Glucocorticoid deficiency causes hypoglycemia by reducing gluconeogenesis and increasing insulin sensitivity.1,7 Hypoglycemia may be found in as many as one-third of Addisonian patients.1 Hypoadrenocorticism is an important cause of hypocholesterolemia and is thought to be related to reduced fat absorption in the GI tract.1

When a sick patient has both elevated liver enzymes and changes suggestive of poor liver function, liver disease usually tops the differential list; however, hypoadrenocorticism can cause all these same changes.
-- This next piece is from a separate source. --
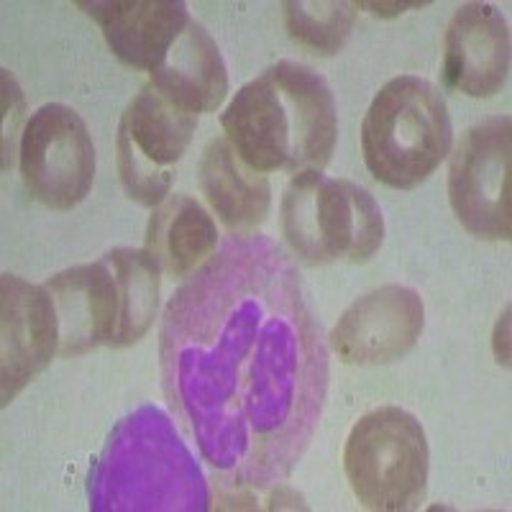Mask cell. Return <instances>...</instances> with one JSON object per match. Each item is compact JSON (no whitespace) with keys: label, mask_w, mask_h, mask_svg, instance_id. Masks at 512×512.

Hypoalbuminemia is fairly common in Addisonian patients as well and has multiple contributing causes, including reduced protein synthesis, impaired protein absorption, and protein loss.1 Meanwhile, liver enzyme (ALT, AST) elevations are typically mild to moderate, occur in ≈30% of Addisonian patients, and are potentially the product of poor liver perfusion.1,2

4. Toxic Ingestion

The acute nature of an Addisonian crisis in a patient believed to be otherwise healthy may raise suspicion for a toxic ingestion. Depending on the presenting clinical signs, any variety of toxins may be implicated. GI signs like vomiting and diarrhea are seen with many toxins (eg, NSAIDs, chocolate), and polyuria and polydipsia may be seen with renal toxins (eg, grapes, raisins, ethylene glycol). Hypoglycemic seizure, a rare but documented presentation of hypoadrenocorticism, may mimic xylitol toxicity.1,2,7

When historical evidence for toxic ingestion is lacking, other causes of sudden collapse, including hypoadrenocorticism, should be considered.

5. Megaesophagus

Although a rare comorbidity of hypoadrenocorticism, megaesophagus can develop in Addisonian patients.1,2,8,9 The etiology is poorly understood.1 Neuromuscular dysfunction from electrolyte imbalance or muscle weakness from cortisol deficiency have both been proposed.1 In Addisonian patients, megaesophagus may be reversible once hypoadrenocorticism is controlled.2,9 The possibility of curative treatment should prompt investigation for the underlying cause before megaesophagus is presumed idiopathic.

Conclusion

Left undiagnosed and untreated, hypoadrenocorticism can become problematic for a variety of reasons1,2: hypovolemic shock associated with an Addisonian crisis can be life-threatening and requires emergency stabilization; misdiagnoses may appear more grave, potentially leading owners to choose euthanasia; and recurrent disease and unnecessary tests and treatments may cause emotional fatigue and financial limitations for owners.

Early recognition and diagnosis are essential to prevent serious complications and control this treatable disease. Keeping reasons to raise clinical suspicion of hypoadrenocorticism top of mind may help clinicians ensure that a diagnosis is never missed (see Clues That Raise Clinical Suspicion for Hypoadrenocorticism).